## Задание A
В каком году вышла книга эссе Лао Шэ «Старый вол. Разбитая повозка», судя по отрывку об этой книге?
## Задание B
Выведите из отрывка о книге Лао Шэ дословно всё, что идёт от слов «Эссеист чётко формулирует» вниз вплоть до слов «знаний с миром.».

## Отрывок

---*---

Совсем другим пафосом проникнута книга эссе китайского автора Лао ШЭ (1899–1972) «Старый вол. Разбитая повозка» (1935). В отличие от импрессионистических тонов японского писателя, уроженец Поднебесной мыслит гораздо более рассудочно, можно сказать, прагматично. В ряде фрагментов прозаик рассказывает о том, как вынашивались замыслы и создавались романы и рассказы. Но вместе с тем это и рассказ о жизни писателя, знакомство с кругом его чтения, с художественными и идеологическими приоритетами. Лао Шэ крайне взыскательно относится к своим детищам и без обиняков говорит о своих творческих упущениях. Например, он искренне сетует о том, что в сатирическом тексте «Записки о кошачьем городе» ему порой не хватало чувства юмора: «Было бы неплохо, если бы мне удалось за счёт юмора компенсировать недостатки моей сатиры. Юмор и сатира отражают разные душевные состояния, но равно требуют от авторов ума, пусть не самой высшей пробы. Автор может также выразить – хотя бы через стиль – свой характер. Я же сознательно отказался от юмора, и таким образом у “Записок” вообще не оказалось достоинств… Друзья часто уговаривали меня не злоупотреблять юмором; я им благодарен, ибо и сам знаю, что юмор может наскучить»[210].

Что это перед нами – традиционная восточная скромность, чрезмерная требовательность к себе или повышенно серьёзное отношение к собственному искусству? Очевидно, все эти соображения имеют право на существование, но не менее справедливой представляется версия, что строгий суд над собой писатель вершит в назидание молодым литераторам, наглядно показывая им, что совершенству нет предела и нужно принципиально оценивать собственные достижения. Это предложение кажется тем более обоснованным, поскольку далее Лао Шэ концентрируется на советах, которые обращены к начинающим авторам: он даёт внятные и конкретные мастер-классы в таких тонкостях литературной работы, как изображение персонажей, создание индивидуальных характеров, разграничение поэтической и прозаической фактуры, органичное использование языковых и стилистических средств, конструирование фразы и абзаца, как конструктивных единиц прозы, грамотное построение диалога и т. п.

Эссеист чётко формулирует свои наблюдения и советы, и всё-таки перед нами проявление именно эссеизма, так как суждения о литературе глубоко субъективны и не соответствуют, в частности, требованиям литературоведения: «В принципе диалоги должны быть короткими… Цитаты и учёность обычно лишь утяжеляют текст… Косноязычие – смертельный грех, сила изложения заключена в ясности и простоте… Стиль не есть простое нагромождение слов и фраз, в его основе лежит музыка души. Шопенгауэр называл определения “врагами существительных”… каждое отобранное слово должно пройти через сердце автора»[211]. Ясно, что мы имеем дело не с холодной, расчётливой системой научных доказательств, а с тёплым мнением человека, который сделал для себя некие проверенные опытом выводы и хочет поделиться этой эмпирической суммой знаний с миром.

---*---

## Перечень данных
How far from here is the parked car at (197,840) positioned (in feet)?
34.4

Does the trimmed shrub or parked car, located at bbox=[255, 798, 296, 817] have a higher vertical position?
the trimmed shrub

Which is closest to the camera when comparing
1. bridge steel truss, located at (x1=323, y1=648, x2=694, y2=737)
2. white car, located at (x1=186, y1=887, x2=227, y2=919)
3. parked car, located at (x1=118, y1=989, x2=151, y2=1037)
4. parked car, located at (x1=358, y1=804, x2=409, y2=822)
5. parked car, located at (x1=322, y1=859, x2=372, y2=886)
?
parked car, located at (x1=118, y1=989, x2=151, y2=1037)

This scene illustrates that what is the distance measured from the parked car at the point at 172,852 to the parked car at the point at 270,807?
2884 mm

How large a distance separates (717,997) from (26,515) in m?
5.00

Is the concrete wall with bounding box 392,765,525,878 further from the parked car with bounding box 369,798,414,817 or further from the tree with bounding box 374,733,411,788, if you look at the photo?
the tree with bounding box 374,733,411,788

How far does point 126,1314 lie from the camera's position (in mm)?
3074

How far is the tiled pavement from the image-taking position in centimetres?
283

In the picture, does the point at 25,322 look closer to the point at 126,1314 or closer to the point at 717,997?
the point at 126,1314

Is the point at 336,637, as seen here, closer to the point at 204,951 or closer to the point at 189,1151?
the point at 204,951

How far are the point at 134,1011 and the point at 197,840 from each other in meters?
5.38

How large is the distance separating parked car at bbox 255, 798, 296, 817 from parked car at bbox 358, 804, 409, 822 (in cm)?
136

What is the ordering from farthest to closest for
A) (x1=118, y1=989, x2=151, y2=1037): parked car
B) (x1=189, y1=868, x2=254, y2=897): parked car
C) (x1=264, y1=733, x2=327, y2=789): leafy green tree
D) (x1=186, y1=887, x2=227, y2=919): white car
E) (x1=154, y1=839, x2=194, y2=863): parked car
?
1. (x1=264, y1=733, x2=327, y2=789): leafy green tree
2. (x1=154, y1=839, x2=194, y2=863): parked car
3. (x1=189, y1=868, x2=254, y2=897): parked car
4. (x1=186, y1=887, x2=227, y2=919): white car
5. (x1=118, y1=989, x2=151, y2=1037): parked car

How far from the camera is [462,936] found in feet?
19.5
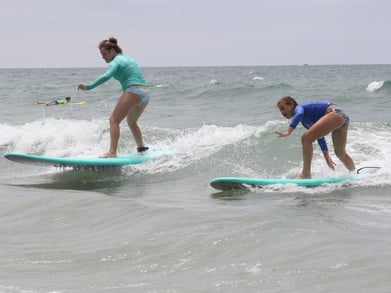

---*---

## Письменный ответ A
В 1935 году.

## Письменный ответ B
Эссеист чётко формулирует свои наблюдения и советы, и всё-таки перед нами проявление именно эссеизма, так как суждения о литературе глубоко субъективны и не соответствуют, в частности, требованиям литературоведения: «В принципе диалоги должны быть короткими… Цитаты и учёность обычно лишь утяжеляют текст… Косноязычие – смертельный грех, сила изложения заключена в ясности и простоте… Стиль не есть простое нагромождение слов и фраз, в его основе лежит музыка души. Шопенгауэр называл определения “врагами существительных”… каждое отобранное слово должно пройти через сердце автора»[211]. Ясно, что мы имеем дело не с холодной, расчётливой системой научных доказательств, а с тёплым мнением человека, который сделал для себя некие проверенные опытом выводы и хочет поделиться этой эмпирической суммой знаний с миром.